The exfiltrated data can be received by a close by smartphone or laptop, even when the two devices are separated by a wall.
This attack method has been discovered by Mordechai Guri, a researcher at Ben-Gurion University.
Details About the COVID-bit Method
Air-gapped computers are isolated from the Internet or any other network for security reasons. These are typically used in energy infrastructures, government agencies, military sites, and other sensitive environments.
For a cyberattack to succeed on such systems, physical access to the air-gapped device or network is first needed. An intruder can plant malware on the targeted computers.
And we know that such events had happened in the past: an Iranian uranium enrichment facility has been breached, and a U.S. military base was infected with the Agent.BTZ.
For the COVID-bit attack method, researchers designed a software that “regulates CPU load and core frequency in a particular manner to make the power supplies on air-gapped computers emanate electromagnetic radiation on a low-frequency band (0 – 48 kHz)”, according to Bleeping Computer.
The primary source of electromagnetic radiation in SMPS is because of their internal design and switching characteristics. In the conversion from AC-DC and DC-DC, the MOSFET switching components turning on or off at specific frequencies create a square wave.
These electromagnetic waves can transmit raw data to a receiver which can be a laptop or a smartphone. The receiver device needs a loop antenna connected to the 3.5mm audio jack, like headphones/earphones to capture the transmission. Then, a noise reduction filter is applied, raw data is demodulated, and the content is decoded.
Testing Results
The COVID-bit method was tested “with three types of systems: PC workstations, laptops, and embedded devices.” During testing, the zero-bit error rate was kept on PCs and embedded devices for up to 200 bps and on laptops for up to 100 bps.

- **TASK TO COMPLETE**:
Answer from the COVID-bit text:
1. Who discovered the attack method?
2. On what frequency band do the power supplies emit electromagnetic radiation in this attack?
3. Up to what rate was the zero-bit error rate kept on laptops during testing?

- **DATA**:
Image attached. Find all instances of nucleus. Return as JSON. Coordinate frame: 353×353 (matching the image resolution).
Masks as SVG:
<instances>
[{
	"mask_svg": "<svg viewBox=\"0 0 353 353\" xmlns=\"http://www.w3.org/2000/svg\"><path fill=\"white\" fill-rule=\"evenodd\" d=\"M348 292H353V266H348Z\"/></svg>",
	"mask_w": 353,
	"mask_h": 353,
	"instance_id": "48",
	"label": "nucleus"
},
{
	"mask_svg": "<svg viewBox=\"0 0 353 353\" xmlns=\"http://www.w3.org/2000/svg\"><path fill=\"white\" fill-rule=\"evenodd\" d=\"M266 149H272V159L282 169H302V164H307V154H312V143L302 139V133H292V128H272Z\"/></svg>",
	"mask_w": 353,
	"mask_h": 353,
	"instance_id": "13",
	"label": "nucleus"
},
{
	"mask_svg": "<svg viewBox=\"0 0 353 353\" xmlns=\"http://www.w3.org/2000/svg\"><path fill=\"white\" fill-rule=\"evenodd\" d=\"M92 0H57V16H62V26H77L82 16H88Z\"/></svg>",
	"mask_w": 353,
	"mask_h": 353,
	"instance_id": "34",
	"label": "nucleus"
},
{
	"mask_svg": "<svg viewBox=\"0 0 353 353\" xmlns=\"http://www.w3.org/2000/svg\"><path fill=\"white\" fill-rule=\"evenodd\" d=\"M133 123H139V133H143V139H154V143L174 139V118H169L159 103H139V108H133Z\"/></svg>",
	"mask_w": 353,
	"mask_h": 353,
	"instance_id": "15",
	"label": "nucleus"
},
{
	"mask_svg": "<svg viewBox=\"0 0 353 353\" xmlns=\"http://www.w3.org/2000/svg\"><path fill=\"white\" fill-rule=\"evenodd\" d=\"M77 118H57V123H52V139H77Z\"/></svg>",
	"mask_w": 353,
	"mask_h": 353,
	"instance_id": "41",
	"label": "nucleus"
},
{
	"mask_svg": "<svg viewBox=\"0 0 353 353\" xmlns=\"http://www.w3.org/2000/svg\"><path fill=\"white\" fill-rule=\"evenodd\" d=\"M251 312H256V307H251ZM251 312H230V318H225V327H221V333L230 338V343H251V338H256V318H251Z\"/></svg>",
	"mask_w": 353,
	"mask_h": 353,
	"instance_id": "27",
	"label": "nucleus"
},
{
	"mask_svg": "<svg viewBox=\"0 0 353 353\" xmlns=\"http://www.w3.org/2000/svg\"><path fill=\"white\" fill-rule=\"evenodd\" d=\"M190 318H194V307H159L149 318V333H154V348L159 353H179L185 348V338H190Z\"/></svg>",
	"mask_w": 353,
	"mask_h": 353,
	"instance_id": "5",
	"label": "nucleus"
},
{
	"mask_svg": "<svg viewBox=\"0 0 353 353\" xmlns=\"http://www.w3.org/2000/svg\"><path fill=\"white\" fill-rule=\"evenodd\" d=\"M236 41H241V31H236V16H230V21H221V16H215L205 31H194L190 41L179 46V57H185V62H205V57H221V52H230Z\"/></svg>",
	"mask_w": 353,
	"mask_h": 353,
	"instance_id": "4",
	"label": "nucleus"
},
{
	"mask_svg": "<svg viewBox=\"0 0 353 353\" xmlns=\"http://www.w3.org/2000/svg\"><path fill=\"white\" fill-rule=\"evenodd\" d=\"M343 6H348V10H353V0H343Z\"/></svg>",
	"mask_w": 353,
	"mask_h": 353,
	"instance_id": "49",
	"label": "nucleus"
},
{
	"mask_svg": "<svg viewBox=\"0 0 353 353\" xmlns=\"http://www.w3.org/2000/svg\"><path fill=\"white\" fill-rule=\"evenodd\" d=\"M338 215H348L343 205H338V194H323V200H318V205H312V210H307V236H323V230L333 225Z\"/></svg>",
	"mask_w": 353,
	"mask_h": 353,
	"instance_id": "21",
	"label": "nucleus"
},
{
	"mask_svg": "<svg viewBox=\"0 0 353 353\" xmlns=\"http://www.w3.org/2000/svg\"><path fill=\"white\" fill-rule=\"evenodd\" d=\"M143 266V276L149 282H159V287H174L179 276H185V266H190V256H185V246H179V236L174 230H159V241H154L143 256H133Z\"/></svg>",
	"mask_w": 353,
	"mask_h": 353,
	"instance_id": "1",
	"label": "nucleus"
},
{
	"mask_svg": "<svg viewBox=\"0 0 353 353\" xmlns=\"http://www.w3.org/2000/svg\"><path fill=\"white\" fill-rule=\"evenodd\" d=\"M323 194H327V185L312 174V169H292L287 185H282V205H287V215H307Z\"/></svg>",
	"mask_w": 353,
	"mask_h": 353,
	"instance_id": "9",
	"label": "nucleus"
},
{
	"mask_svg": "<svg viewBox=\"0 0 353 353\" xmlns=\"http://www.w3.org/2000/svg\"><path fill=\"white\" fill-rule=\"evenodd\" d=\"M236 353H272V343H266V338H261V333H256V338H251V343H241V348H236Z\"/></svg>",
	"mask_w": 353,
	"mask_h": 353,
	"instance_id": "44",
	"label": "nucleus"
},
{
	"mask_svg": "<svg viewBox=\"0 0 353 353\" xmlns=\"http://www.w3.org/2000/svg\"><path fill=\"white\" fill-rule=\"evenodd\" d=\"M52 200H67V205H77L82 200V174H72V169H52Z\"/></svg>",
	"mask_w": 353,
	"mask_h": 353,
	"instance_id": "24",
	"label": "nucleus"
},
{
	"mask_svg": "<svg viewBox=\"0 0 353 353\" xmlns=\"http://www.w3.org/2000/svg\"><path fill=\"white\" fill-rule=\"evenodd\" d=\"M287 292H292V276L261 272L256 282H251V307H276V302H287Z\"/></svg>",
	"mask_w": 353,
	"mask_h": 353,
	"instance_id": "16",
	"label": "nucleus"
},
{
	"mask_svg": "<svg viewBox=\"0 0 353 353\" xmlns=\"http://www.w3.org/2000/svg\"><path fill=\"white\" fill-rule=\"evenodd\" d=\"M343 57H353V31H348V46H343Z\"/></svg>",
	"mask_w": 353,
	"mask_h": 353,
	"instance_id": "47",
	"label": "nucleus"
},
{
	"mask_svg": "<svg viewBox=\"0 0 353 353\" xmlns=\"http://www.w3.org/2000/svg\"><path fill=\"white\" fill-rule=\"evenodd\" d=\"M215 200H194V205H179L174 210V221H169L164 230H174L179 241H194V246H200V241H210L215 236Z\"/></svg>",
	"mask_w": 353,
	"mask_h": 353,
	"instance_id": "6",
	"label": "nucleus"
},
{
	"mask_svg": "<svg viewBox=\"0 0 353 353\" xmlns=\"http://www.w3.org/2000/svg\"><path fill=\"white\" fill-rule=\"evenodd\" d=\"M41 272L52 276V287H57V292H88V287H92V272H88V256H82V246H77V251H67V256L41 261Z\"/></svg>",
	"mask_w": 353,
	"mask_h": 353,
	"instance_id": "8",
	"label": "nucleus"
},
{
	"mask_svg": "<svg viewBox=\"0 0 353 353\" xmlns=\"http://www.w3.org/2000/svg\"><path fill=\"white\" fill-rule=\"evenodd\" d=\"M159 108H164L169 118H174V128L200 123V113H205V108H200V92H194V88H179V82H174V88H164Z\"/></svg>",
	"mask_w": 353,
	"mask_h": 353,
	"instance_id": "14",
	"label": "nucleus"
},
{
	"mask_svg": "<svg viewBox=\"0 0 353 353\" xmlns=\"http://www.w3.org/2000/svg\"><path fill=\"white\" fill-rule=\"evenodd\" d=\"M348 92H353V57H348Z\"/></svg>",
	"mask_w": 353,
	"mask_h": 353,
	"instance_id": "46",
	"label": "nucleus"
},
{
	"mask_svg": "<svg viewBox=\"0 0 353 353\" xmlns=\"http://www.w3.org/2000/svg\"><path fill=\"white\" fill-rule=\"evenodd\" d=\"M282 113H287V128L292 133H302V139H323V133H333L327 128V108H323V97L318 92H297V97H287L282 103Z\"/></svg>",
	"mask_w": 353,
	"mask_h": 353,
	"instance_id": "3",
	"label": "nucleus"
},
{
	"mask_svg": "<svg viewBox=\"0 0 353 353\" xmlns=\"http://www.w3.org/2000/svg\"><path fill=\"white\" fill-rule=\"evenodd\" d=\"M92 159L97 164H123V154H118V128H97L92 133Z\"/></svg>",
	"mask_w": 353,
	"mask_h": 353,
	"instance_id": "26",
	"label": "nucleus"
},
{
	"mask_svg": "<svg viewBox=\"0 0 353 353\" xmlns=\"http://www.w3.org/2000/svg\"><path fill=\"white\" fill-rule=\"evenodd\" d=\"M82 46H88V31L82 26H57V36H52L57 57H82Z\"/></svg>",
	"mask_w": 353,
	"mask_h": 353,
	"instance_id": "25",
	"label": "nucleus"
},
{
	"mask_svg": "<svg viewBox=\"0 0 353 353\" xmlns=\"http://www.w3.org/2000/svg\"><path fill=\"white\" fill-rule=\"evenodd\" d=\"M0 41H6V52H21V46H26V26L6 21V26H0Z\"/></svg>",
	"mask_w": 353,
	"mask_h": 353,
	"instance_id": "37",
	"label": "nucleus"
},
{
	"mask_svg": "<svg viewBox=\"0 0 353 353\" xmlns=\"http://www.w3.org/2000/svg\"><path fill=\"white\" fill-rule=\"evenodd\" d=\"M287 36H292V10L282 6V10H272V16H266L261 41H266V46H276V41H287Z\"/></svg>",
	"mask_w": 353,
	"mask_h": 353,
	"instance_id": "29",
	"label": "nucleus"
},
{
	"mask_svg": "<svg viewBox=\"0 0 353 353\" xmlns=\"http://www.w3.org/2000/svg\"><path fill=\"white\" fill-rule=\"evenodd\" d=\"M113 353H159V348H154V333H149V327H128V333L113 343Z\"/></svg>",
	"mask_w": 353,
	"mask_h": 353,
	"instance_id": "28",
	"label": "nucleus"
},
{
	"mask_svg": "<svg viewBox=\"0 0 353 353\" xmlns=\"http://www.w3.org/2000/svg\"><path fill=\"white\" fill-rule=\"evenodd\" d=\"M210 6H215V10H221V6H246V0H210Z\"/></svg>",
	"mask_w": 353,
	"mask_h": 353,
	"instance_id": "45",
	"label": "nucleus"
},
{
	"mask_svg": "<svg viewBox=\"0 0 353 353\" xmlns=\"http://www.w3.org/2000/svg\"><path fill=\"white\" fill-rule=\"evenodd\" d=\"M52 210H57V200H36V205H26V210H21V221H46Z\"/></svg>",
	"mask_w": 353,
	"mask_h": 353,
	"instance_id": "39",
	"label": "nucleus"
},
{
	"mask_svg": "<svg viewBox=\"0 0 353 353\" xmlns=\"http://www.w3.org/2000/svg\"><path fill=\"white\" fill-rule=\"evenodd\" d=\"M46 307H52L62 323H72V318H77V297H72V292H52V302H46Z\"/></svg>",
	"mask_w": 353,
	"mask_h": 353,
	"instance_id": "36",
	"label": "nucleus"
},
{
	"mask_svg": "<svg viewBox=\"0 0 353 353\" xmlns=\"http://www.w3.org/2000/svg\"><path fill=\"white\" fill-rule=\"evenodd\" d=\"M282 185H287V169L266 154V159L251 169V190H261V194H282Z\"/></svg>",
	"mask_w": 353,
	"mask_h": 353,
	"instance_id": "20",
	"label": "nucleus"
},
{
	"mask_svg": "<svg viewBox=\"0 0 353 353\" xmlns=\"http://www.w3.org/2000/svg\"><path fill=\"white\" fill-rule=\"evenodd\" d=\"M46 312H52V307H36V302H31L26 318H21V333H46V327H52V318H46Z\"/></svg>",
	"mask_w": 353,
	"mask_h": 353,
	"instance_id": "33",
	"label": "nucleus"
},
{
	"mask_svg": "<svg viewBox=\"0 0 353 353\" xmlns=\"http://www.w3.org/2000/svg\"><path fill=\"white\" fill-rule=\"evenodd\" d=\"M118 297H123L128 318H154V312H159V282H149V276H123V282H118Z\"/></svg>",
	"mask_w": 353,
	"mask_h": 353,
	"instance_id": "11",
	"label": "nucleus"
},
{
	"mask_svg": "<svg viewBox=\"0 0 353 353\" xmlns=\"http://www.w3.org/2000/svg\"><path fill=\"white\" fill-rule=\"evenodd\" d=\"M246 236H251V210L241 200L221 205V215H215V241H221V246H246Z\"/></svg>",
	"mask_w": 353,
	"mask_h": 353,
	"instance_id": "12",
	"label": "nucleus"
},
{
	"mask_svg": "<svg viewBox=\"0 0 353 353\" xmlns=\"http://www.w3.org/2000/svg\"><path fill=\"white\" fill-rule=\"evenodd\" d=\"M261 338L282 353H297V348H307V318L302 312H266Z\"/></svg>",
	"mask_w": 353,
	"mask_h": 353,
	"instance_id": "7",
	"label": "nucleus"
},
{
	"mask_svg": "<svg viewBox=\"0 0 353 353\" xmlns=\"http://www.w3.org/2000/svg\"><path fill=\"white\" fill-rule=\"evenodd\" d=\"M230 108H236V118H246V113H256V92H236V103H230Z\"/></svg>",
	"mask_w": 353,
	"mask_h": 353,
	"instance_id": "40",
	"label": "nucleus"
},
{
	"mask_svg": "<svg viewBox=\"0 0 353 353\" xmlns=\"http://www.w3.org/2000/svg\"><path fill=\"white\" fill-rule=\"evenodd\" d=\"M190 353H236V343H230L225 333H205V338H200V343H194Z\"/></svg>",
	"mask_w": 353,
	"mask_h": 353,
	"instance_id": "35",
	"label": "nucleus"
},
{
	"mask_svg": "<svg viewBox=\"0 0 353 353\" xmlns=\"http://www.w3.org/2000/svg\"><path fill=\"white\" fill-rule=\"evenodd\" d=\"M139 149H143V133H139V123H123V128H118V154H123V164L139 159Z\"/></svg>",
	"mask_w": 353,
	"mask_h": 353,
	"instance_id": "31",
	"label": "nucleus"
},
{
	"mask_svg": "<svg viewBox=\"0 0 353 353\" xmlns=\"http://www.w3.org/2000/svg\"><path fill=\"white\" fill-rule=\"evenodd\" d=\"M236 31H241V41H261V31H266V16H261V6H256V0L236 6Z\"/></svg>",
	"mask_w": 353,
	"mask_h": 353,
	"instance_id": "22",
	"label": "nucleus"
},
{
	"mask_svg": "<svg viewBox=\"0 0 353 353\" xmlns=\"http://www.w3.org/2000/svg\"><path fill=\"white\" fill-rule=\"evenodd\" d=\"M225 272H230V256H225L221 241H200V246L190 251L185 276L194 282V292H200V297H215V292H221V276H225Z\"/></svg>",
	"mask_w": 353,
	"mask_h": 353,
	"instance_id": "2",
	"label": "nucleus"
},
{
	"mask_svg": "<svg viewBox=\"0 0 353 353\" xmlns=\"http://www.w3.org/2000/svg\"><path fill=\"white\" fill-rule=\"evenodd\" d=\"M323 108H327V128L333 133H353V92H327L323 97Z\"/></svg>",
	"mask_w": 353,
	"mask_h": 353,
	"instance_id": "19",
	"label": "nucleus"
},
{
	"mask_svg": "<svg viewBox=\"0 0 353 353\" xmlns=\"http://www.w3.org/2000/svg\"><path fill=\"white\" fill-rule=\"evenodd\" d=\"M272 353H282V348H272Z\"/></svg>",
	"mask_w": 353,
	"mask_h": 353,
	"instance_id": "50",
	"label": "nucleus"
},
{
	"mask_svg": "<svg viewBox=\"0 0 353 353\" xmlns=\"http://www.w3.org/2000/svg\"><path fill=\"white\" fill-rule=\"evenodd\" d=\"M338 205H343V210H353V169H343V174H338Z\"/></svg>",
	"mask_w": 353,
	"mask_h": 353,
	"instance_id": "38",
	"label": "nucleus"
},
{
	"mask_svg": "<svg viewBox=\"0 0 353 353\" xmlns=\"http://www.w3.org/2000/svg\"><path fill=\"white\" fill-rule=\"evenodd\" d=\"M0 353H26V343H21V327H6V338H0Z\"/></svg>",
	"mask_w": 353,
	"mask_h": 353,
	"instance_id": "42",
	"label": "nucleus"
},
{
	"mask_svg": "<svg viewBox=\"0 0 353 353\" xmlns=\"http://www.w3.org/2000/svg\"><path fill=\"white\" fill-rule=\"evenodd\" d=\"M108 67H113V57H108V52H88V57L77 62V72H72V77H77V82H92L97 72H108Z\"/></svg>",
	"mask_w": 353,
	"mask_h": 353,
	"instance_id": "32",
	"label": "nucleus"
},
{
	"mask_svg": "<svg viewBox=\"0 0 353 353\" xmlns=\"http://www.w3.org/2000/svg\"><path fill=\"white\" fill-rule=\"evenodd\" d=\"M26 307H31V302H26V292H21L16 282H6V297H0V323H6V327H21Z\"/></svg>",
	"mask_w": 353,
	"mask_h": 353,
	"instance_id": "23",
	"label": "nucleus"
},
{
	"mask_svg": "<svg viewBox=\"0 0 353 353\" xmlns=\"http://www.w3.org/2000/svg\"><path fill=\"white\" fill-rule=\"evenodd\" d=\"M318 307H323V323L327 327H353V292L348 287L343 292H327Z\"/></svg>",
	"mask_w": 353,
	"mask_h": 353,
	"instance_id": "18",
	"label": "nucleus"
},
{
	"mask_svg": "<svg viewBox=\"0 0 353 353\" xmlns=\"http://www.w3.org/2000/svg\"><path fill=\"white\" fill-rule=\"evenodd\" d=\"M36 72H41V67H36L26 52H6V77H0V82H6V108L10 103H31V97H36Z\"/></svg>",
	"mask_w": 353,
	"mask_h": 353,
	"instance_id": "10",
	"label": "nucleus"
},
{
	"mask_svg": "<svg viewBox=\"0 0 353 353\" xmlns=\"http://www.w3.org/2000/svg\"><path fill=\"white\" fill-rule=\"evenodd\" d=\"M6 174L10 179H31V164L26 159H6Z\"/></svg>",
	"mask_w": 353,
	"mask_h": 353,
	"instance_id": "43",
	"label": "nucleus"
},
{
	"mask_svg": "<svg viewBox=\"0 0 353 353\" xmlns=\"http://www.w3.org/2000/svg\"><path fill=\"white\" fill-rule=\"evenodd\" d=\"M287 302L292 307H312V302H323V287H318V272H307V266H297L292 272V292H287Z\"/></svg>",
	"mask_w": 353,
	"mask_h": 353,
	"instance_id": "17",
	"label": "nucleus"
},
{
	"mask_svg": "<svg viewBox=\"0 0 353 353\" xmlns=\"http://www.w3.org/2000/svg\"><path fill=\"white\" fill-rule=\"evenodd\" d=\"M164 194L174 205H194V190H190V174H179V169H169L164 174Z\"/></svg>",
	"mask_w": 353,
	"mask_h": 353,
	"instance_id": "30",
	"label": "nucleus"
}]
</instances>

- **RESULT OF THE EXERCISE**:
1. Mordechai Guri, a researcher at Ben-Gurion University.
2. A low-frequency band of 0–48 kHz.
3. Up to 100 bps.